Stored data section start
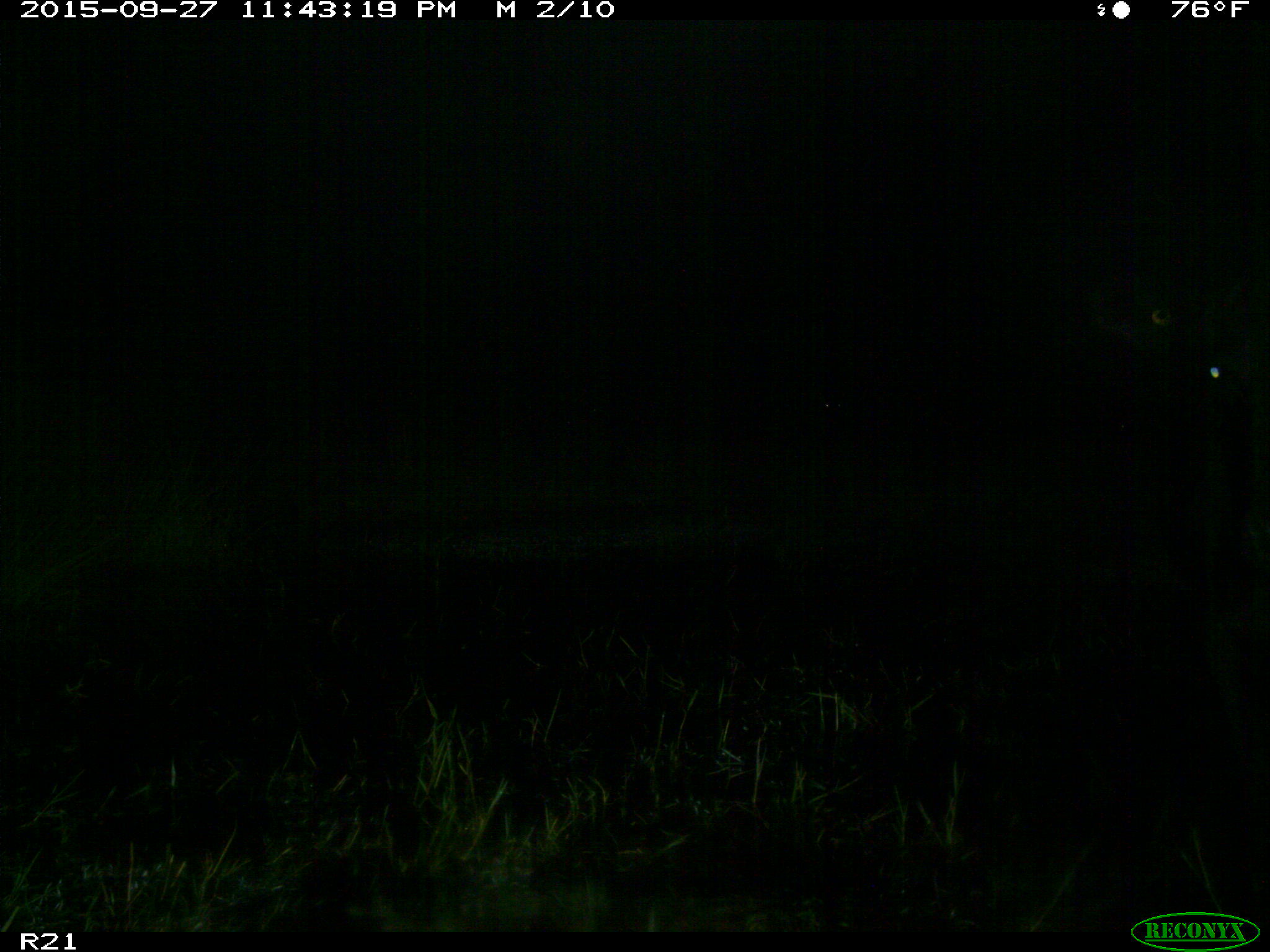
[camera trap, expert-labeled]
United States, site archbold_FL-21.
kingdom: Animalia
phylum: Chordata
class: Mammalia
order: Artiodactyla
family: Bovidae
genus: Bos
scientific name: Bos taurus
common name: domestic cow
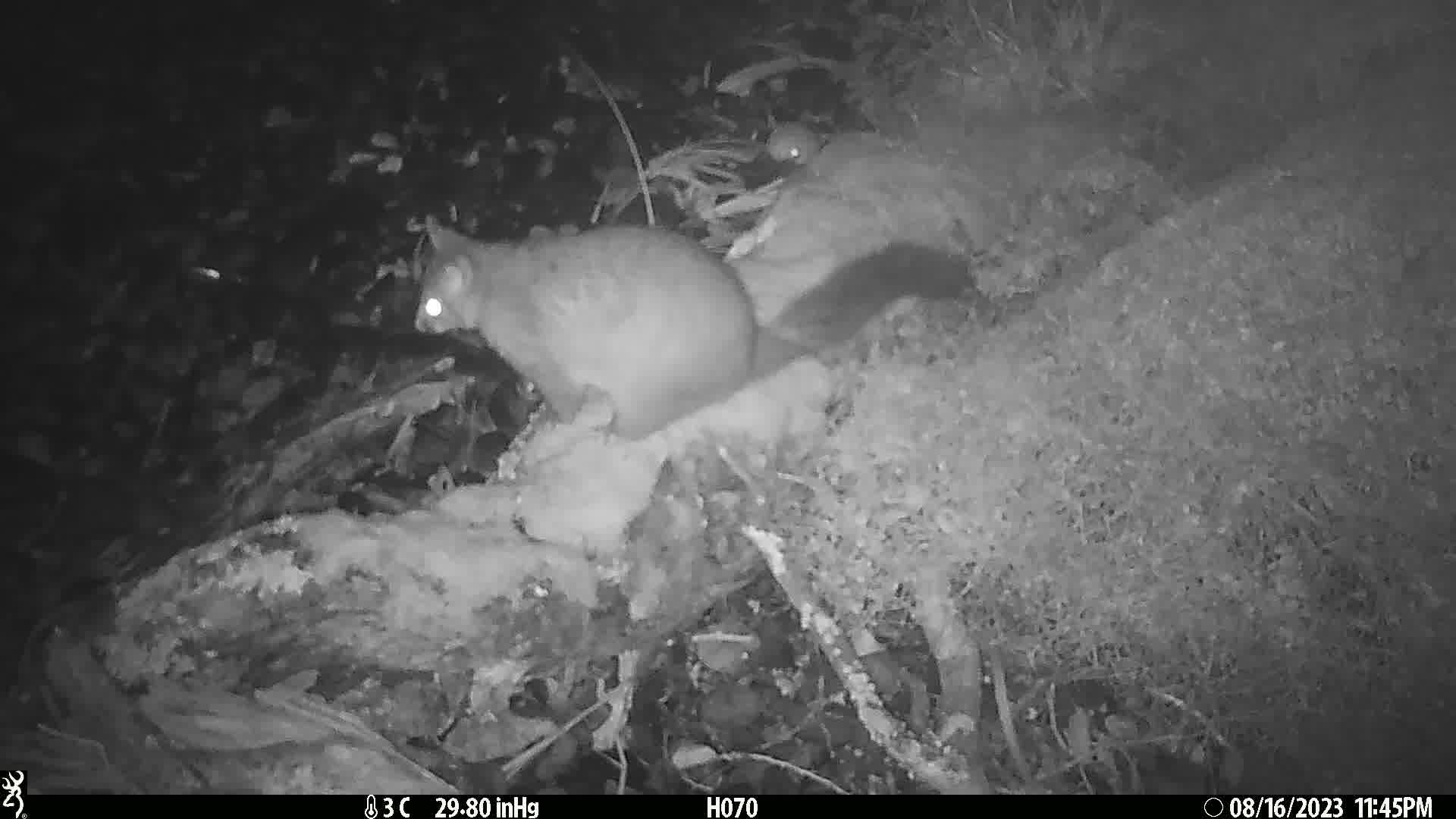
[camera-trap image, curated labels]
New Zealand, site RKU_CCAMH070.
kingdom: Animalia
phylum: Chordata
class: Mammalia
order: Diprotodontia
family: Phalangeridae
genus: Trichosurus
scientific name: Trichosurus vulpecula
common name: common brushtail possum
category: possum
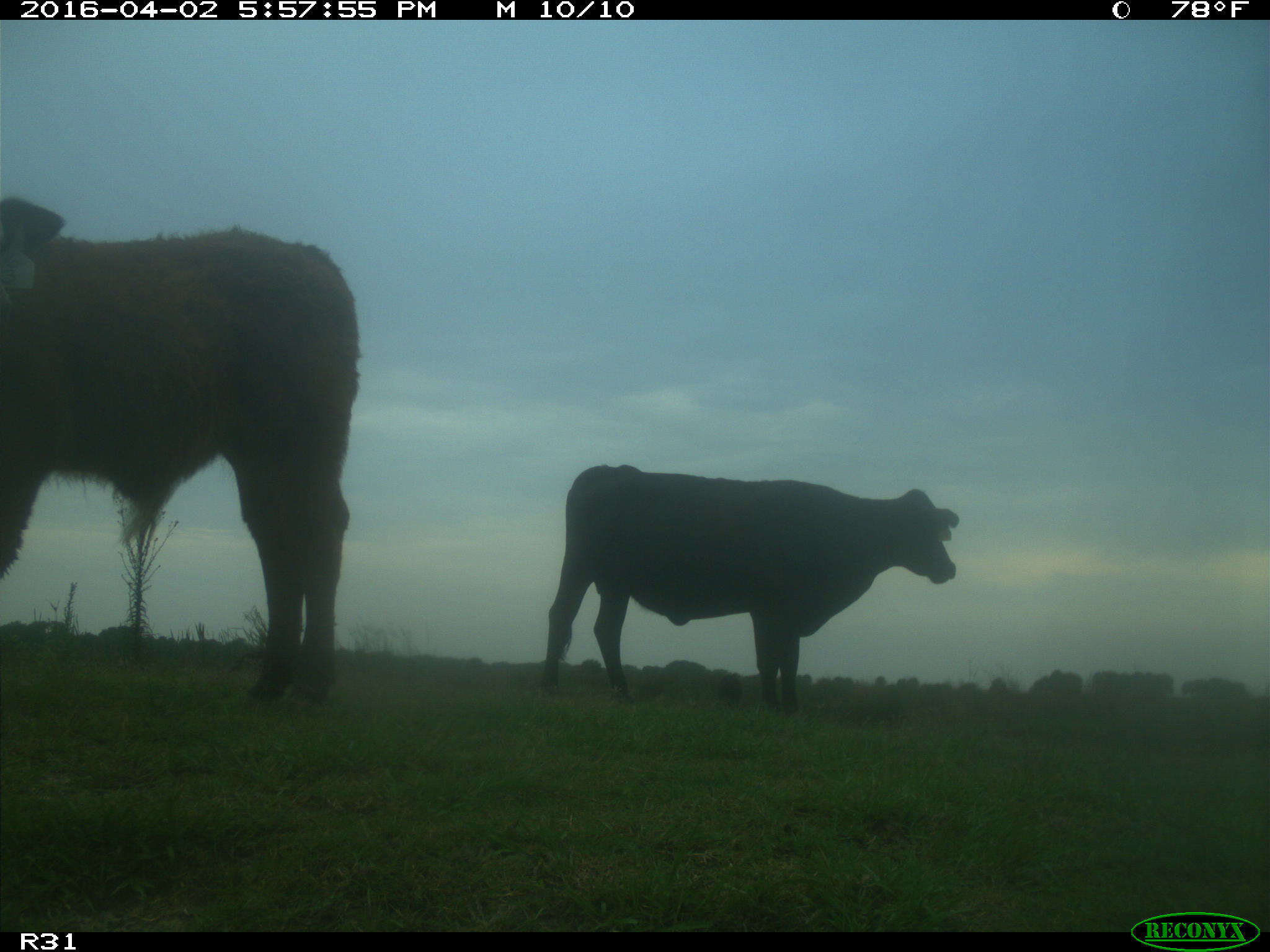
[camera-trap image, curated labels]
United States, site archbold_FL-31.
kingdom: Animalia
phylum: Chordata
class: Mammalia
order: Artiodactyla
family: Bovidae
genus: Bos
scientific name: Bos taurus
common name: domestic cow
Stored data section end
Stored data section start
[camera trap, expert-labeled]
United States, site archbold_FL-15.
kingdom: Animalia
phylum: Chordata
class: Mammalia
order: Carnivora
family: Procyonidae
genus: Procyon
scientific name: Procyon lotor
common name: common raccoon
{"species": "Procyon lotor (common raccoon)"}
Stored data section end
Stored data section start
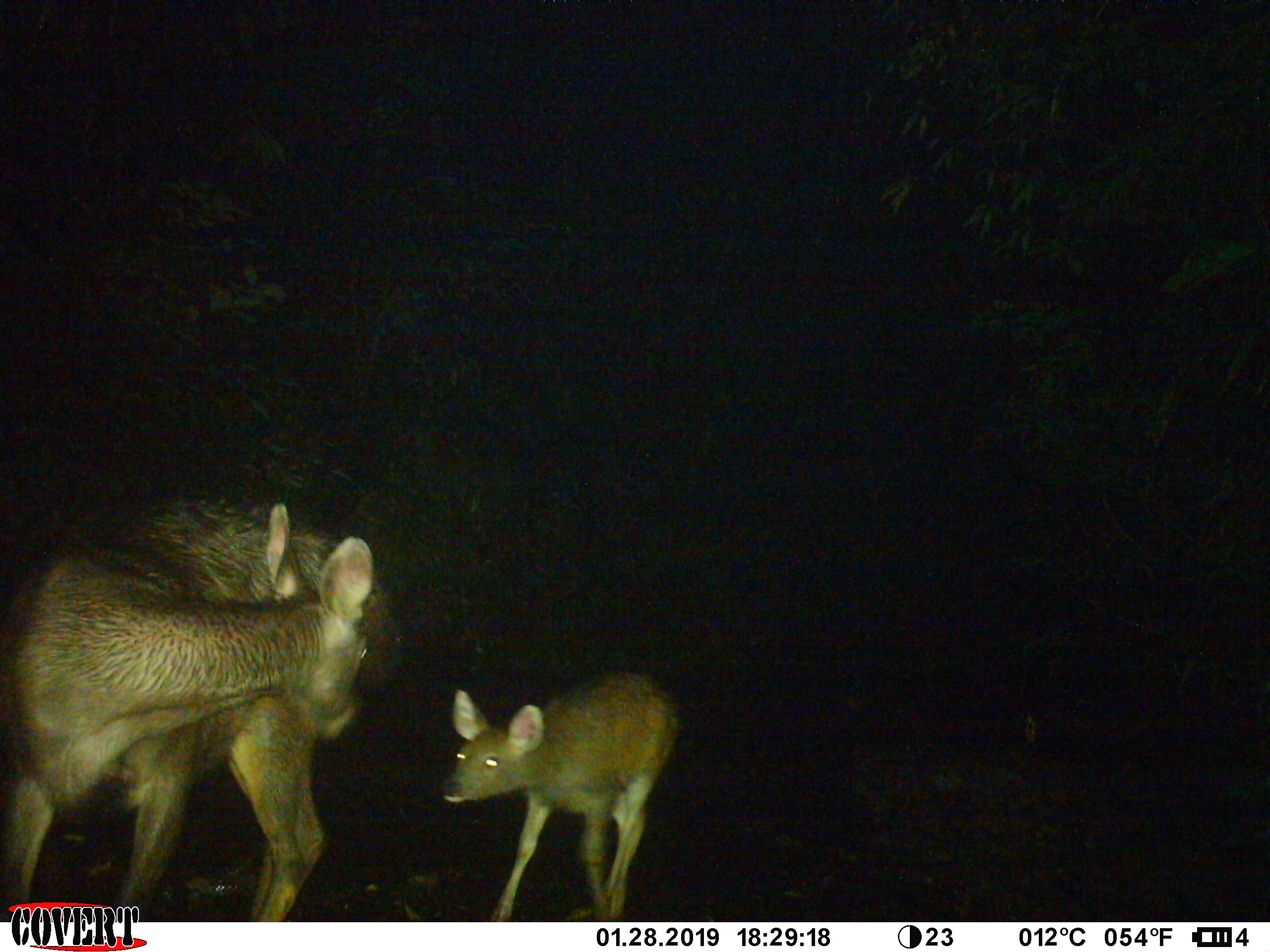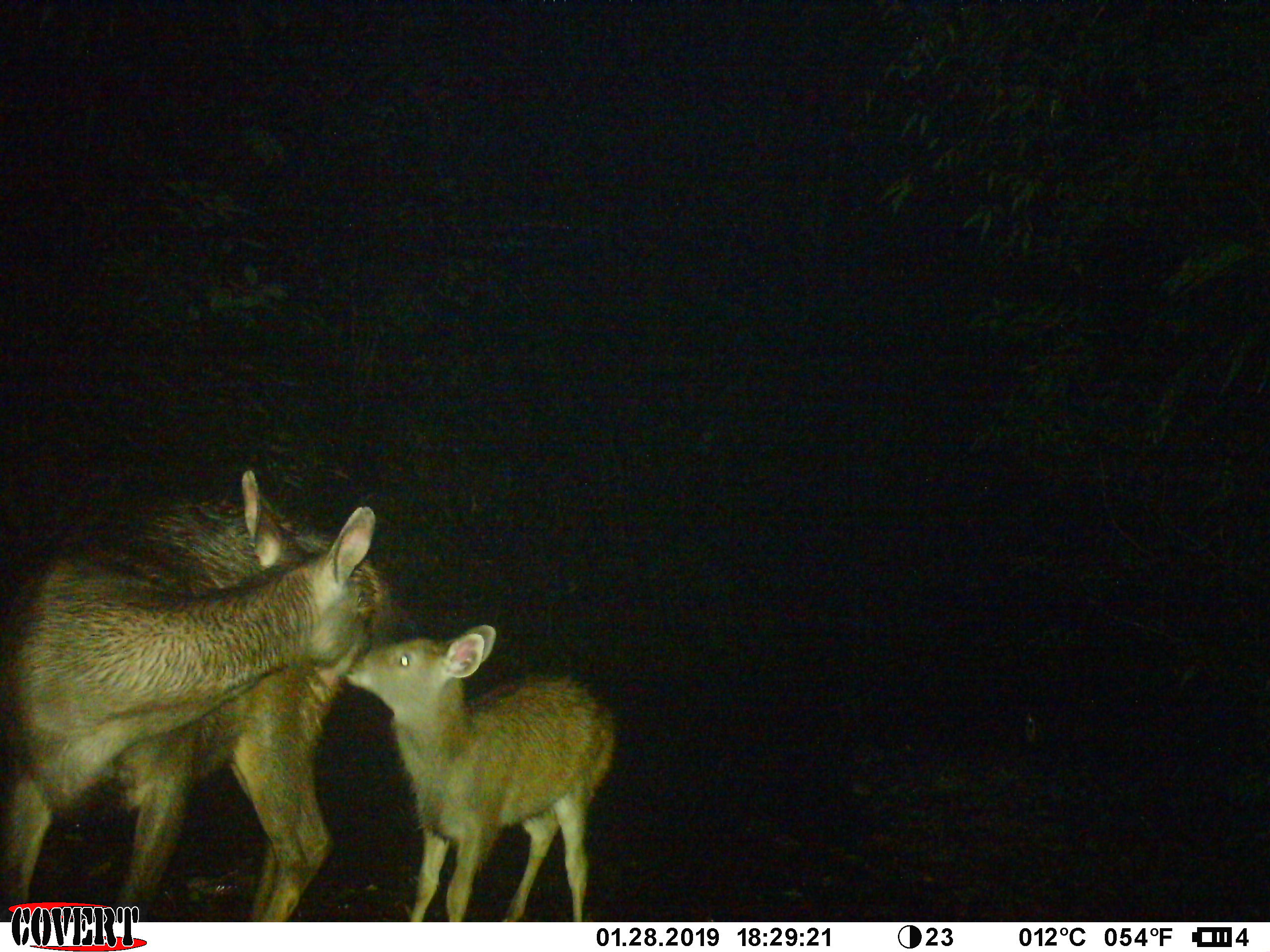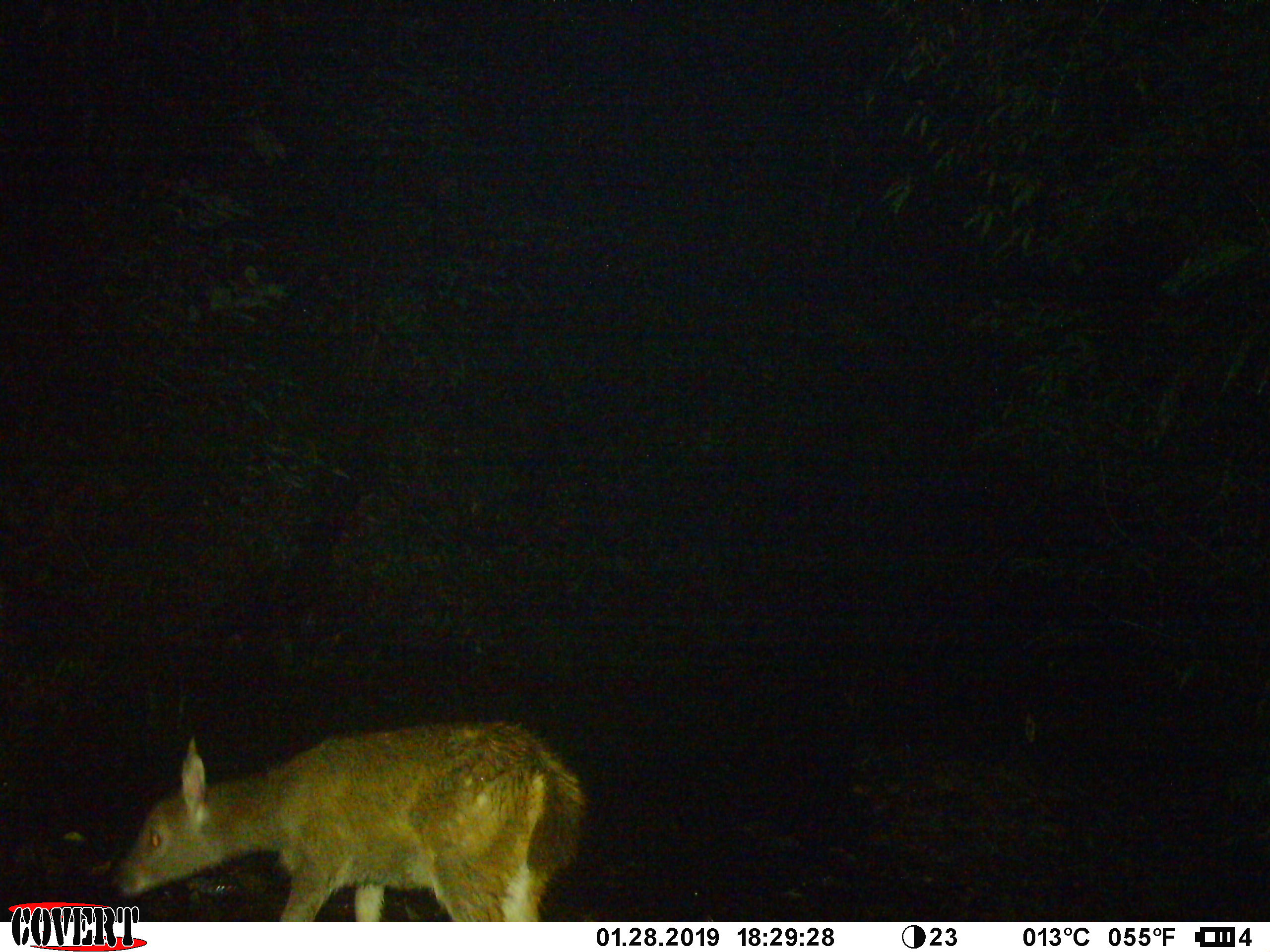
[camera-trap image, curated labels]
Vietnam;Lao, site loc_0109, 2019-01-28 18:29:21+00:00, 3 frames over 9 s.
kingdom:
Stored data section end
__Task details__.
Using the material above, find each line that holds "name" and copy that line.

__Answer for this exercise__.
scientific name: Bos taurus
common name: domestic cow
scientific name: Trichosurus vulpecula
common name: common brushtail possum
scientific name: Bos taurus
common name: domestic cow
scientific name: Procyon lotor
common name: common raccoon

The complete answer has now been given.